In re ‘Inhuman conditions in 1382 prisons’ [2018 (10) TMI 75 - SUPREME COURT] – WP (Civil) No. 406/2013, judgment date 25.09.2018, the Supreme Court observed that during the last several decades, PIL has compelled the Supreme Court to consider issues relating to the environment, social justice, violation of human rights and disregard for Article 21 of the Constitution; either because of an absence of governance due to the failure of the State to faithfully and sincerely implement laws enacted by Parliament4 or due to mis-governance by the State, that is, the Central Government, the State Governments and Union Territory Administrations leading to rampant illegalities5. The failure of the State to take remedial steps to fill in the gap when there is no operative law, except that enshrined in the Constitution, more particularly Article 21 has resulted in PIL and at least two cases where a treaty obligation ought to be fulfilled.

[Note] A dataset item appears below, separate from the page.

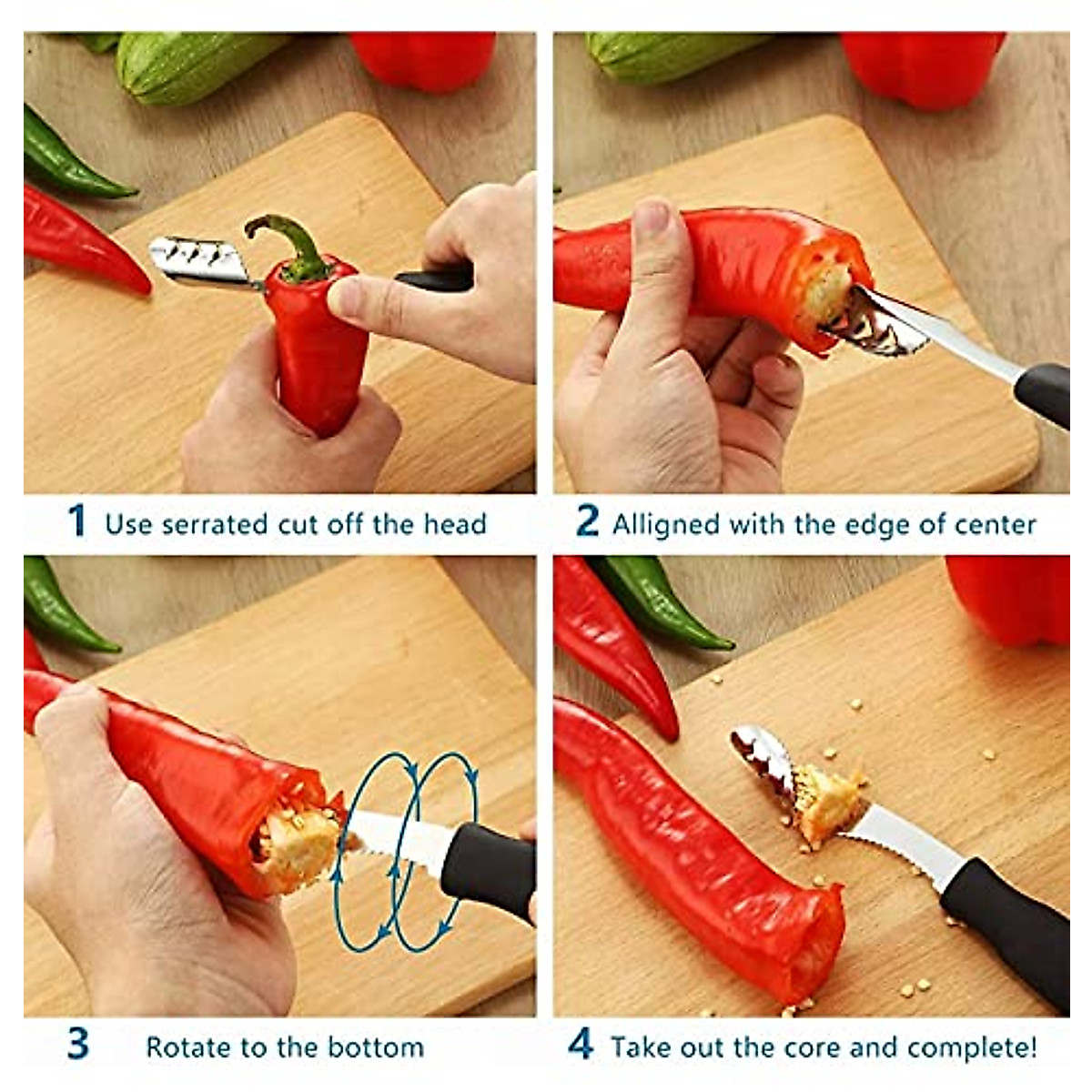 1 Use serrated cut off the head

2 Alligned with the edge of center

3 Rotate to the bottom

4 Take out the core and complete!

The Supreme Court further observed that in recent times, usually and regrettably, the State has chosen to challenge the idea of PIL or denigrate it by chanting the mantra of ‘judicial activism’ or ‘separation of powers’. In most cases, these mantras are nothing but a fig leaf to cover the failure of the State to recognize the existence of the rule of law and the need for providing social justice to the people of the country, as stated in the Preamble to our Constitution. There must be a realization that PIL has given a voice to millions of marginalized sections of society, women and children. PIL is one of the more important contributions of India to jurisprudence. In fact, the Indian experience has encouraged some other countries to introduce PIL in their jurisprudence.

Occasional transgression

In re ‘Inhuman conditions in 1382 prisons’ [2018 (10) TMI 75 - SUPREME COURT]– WP (Civil) No. 406/2013, judgment date 25.09.2018, the Supreme Court observed that this is not to suggest that PIL has not been misused or that occasionally this Court has not exceeded its jurisdiction, but it must be emphasized that wherever this Court might have exceeded its jurisdiction, it has always been in the interest of the people of the country prompted by administrative mis-governance or absence of governance. There are, therefore, occasional transgressions on both sides, but that cannot take away from the significance of PIL as a non-adversarial source of righting some wrongs and encouraging social change through accountability and, in cases, transparency.